A flock of starlings moves as one. No bird is in charge. No bird has the flight plan. Each bird follows three rules: don’t collide, match speed with neighbors, steer toward the group center. From these simple rules, breathtaking coordinated motion emerges.

Software systems can work the same way.

The rules that create coordination without a leader:

Rule 1: Read before you write. Every agent reads the current state of the shared workspace before deciding what to do. The workspace is the communication channel.

Rule 2: Work on what’s missing. An agent scans the system and identifies what hasn’t been built yet. It doesn’t wait for assignment. It sees a gap and fills it. This is how specialization emerges.

Rule 3: Don’t break what exists. Before merging, the agent’s contribution must pass existing tests. This is the collision avoidance rule.

Rule 4: Make your work visible. Commit early. Push often. Write clear commit messages. Other agents need to see your work so they don’t duplicate it.

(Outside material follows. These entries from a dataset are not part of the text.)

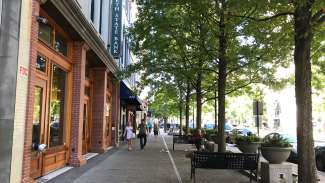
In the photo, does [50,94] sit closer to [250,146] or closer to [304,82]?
[304,82]

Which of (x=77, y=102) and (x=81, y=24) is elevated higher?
(x=81, y=24)

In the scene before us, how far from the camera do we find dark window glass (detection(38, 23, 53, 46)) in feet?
34.3

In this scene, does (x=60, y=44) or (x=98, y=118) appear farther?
(x=98, y=118)

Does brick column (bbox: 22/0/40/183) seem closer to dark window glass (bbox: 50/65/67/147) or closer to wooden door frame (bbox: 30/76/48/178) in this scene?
wooden door frame (bbox: 30/76/48/178)

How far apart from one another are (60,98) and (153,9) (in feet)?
14.4

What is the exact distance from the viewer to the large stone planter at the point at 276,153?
10.1 m

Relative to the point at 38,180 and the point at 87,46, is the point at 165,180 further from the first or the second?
the point at 87,46

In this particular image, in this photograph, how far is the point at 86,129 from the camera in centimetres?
1733

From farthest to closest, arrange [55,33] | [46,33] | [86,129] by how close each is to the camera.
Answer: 1. [86,129]
2. [55,33]
3. [46,33]

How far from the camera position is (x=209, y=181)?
1075 cm

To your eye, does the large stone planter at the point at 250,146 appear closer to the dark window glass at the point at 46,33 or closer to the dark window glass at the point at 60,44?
the dark window glass at the point at 60,44

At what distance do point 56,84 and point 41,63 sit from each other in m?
1.50

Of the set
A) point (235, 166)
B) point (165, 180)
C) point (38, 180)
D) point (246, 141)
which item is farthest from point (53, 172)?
point (246, 141)

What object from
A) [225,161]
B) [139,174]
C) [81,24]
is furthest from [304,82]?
[81,24]
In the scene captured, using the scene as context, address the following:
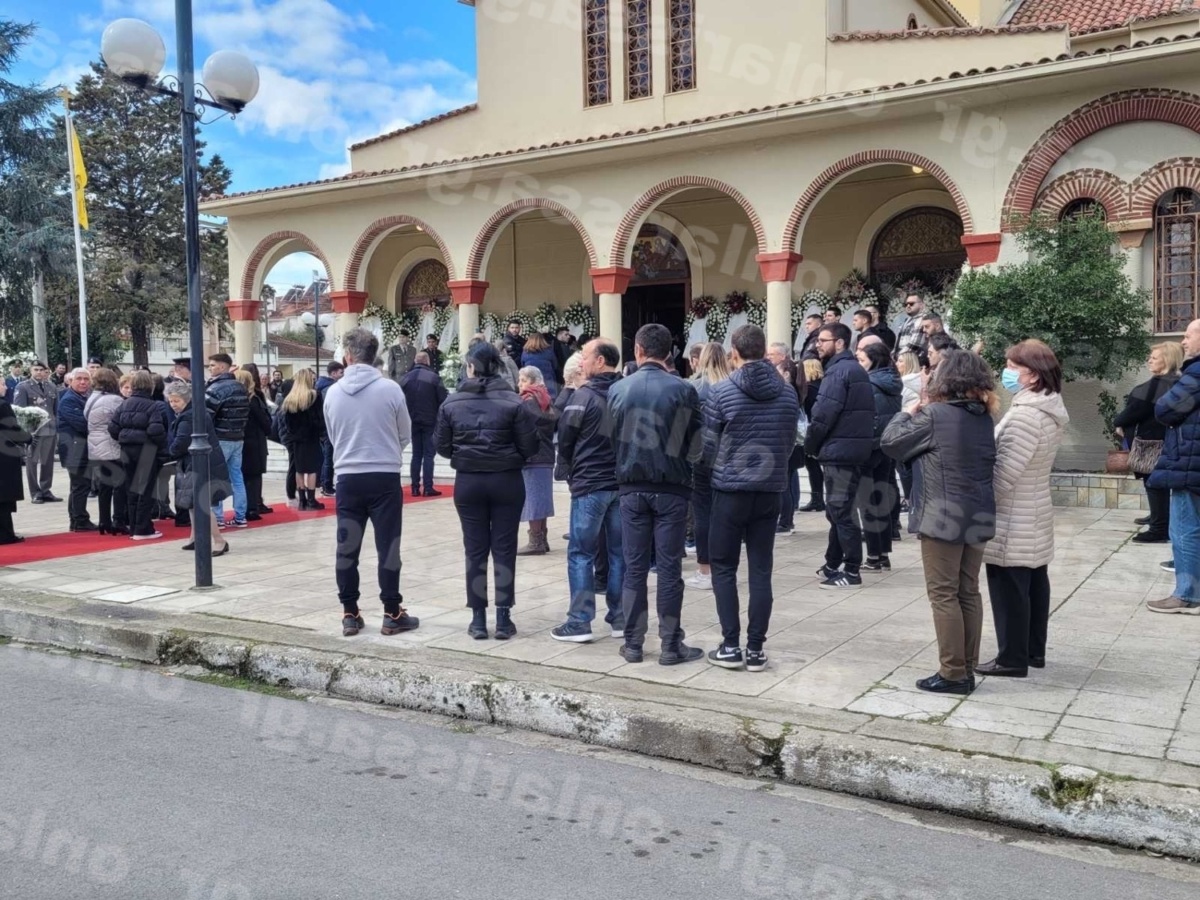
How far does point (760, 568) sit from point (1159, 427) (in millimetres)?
5086

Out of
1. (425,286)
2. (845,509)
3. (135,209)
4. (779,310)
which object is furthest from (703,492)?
(135,209)

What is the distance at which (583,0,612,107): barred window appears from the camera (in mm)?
19156

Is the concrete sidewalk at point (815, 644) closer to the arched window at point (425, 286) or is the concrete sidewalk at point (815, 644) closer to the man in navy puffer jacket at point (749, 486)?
the man in navy puffer jacket at point (749, 486)

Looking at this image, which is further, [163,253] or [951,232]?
[163,253]

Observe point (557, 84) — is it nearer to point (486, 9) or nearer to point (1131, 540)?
point (486, 9)

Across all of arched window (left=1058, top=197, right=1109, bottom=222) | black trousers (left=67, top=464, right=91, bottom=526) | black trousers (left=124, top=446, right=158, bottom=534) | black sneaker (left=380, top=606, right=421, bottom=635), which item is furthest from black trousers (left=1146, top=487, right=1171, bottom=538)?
black trousers (left=67, top=464, right=91, bottom=526)

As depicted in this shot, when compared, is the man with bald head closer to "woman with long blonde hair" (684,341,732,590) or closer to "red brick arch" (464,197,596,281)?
"woman with long blonde hair" (684,341,732,590)

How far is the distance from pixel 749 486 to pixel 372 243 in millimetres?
16289

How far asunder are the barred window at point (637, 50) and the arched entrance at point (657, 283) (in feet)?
8.56

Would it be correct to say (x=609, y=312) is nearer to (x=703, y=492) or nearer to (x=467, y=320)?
(x=467, y=320)

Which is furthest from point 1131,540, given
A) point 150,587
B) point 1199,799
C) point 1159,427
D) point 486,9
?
point 486,9

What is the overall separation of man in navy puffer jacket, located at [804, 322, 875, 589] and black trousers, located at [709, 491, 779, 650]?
2.21 m

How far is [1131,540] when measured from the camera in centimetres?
980

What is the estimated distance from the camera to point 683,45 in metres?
18.5
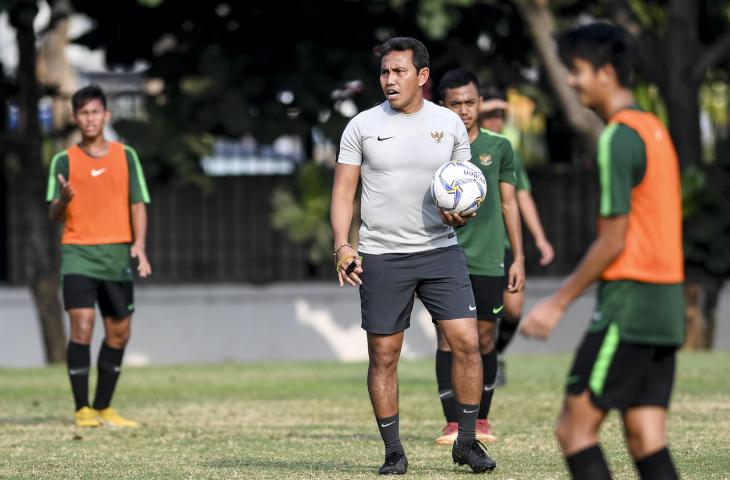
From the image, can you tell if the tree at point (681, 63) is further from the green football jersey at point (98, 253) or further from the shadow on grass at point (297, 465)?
the shadow on grass at point (297, 465)

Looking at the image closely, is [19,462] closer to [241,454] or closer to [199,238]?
[241,454]

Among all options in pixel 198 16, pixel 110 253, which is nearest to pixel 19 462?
Result: pixel 110 253

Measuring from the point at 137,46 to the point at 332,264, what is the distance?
4.52 meters

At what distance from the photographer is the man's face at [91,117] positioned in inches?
418

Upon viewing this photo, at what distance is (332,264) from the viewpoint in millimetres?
20875

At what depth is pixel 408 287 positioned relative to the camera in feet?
26.2

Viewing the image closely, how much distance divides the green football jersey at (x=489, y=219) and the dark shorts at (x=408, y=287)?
3.86 ft

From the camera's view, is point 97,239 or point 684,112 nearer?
point 97,239

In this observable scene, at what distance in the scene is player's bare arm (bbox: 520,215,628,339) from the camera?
5.40 metres

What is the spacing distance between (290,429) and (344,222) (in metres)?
2.97

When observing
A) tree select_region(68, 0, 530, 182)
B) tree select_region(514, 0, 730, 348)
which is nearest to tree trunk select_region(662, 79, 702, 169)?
tree select_region(514, 0, 730, 348)

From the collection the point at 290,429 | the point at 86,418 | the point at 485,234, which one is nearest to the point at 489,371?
the point at 485,234

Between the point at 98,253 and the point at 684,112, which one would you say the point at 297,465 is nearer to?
the point at 98,253

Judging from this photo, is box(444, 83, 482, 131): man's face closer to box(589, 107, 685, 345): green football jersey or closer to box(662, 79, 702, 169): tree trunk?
box(589, 107, 685, 345): green football jersey
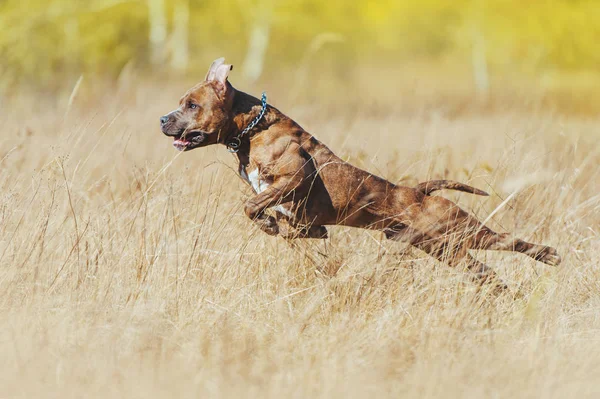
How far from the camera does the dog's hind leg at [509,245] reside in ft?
17.6

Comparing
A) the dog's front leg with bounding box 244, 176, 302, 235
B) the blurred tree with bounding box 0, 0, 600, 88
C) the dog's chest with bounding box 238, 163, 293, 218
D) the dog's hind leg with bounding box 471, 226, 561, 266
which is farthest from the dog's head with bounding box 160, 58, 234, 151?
the blurred tree with bounding box 0, 0, 600, 88

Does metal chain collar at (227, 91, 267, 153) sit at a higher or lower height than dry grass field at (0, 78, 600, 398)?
higher

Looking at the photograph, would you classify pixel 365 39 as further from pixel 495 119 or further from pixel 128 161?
pixel 128 161

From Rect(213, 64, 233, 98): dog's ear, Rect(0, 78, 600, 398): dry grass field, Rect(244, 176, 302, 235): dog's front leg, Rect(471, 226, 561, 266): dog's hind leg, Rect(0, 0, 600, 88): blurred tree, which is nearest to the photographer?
Rect(0, 78, 600, 398): dry grass field

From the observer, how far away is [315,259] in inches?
217

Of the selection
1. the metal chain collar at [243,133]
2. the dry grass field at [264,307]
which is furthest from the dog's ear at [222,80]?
the dry grass field at [264,307]

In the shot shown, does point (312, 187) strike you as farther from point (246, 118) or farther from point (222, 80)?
point (222, 80)

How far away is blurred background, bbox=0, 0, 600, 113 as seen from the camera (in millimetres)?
20172

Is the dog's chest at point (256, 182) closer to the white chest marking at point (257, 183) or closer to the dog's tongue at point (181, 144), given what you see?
the white chest marking at point (257, 183)

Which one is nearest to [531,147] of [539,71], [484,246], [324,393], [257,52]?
[484,246]

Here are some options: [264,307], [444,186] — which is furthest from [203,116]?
[444,186]

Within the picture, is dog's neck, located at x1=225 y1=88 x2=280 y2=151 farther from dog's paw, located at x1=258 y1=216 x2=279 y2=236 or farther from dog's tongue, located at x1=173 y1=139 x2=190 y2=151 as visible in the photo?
dog's paw, located at x1=258 y1=216 x2=279 y2=236

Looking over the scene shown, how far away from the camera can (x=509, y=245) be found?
211 inches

What orchestration gives you that swarm doesn’t: Predictability. Guaranteed ordering. Easy debugging.

What swarm gives you that orchestration doesn’t: Resilience. Scalability. No single point of failure. No bottleneck. If one agent crashes, the others don’t notice.

Systems with no leader often outperform systems with one, because the leader is always the bottleneck. To build a swarm, don’t design a controller. Design the rules, build the shared workspace, and let the agents fly.